19 settembre 2017

Adr, calano ricavi e passeggeri

Il patrimonio netto scende così a 707 milioni di euro circa a fronte di un indebitamento finanziario netto di circa 1,33 miliardi di euro. In lieve flessione anche i ricavi che sono scesi da 269 a 263 milioni di euro. In termini di passeggeri è stata registrata nel primo semestre una flessione del 6,3% sul dato della prima metà del 2008. I passeggeri  transitati per gli scali della compagnia che controlla Fiumicino e Ciampino sono stati "solo" 18 milioni. I dati di Assaeroporti indicano che anche ad agosto Fiumicino ha perso il 6,2% dei propri passeggeri rispetto all’agosto scorso: un miglioramento se si considera che questo aeroporto aveva perso l’11,9 per cento. Di certo però la crisi che colpisce tutto il settore del trasporto aereo, uno dei più colpiti in generale, si sente e tutti i più grandi aeroporti hanno registrato dati in calo. Nel caso di AdR però acquista un peso particolare lo stretto legame degli scali romani con Alitalia e anche la complessità di un business correlato a compagnie, società di handling e quant’altro oltreché alle regolazioni di enti pubblici sui prezzi. La "difficile" estate 2009 che ha visto anche il sindaco di Roma Gianni Alemanno in attesa di voli in ritardo si è conclusa con qualche decina di multe da 2064 euro ciascuna (il numero esatto è ancora da definire perché alcune sono ancora in via di erogazione). Multati soprattutto i servizi handling di Alitalia, ma anche altre società dei servizi di terra coinvolte nei pesanti ritardi e malfunzionamenti di questa estate.
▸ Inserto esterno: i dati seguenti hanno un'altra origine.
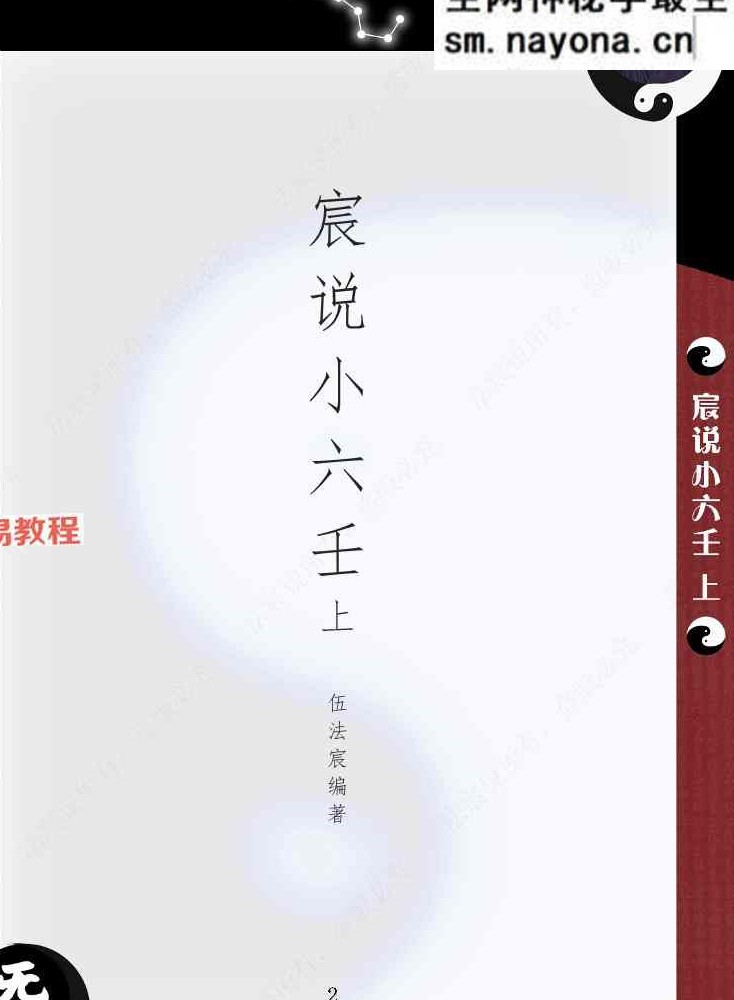 伍法宸-宸说小六壬-2册pdf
L’incontro del 16 settembre di Vito Riggio e Alessio Quaranta (presidente e direttore generale rispettivamente dell’Enac, Ente nazionale aviazione civile) con Roberto Palenzona (numero uno di AdR e presidente di Assaeroporti), con Lupo Rattazzi (Assaereo), Simone Marini (Assohandlers), Faisal Al-Saddik (Ibar) e con Giancarlo Schisano, accountable manager di Alitalia-Cai, ha portato a delle raccomandazioni per il futuro. Gli handler dovranno evitare che si ripeta l’anno prossimo la situazione di questa estate e sono stati invitati esplicitamente a consorziarsi per far fronte alle necessità operative e ad addestrare adeguatamente i propri operatori. AdR da parte sua si è impegnata a migliorare la funzionalità di Fiumicino anche coordinando gli handler presenti nello scalo (funzione prevista anche dal Codice di Navigazione). (Lastampa.it).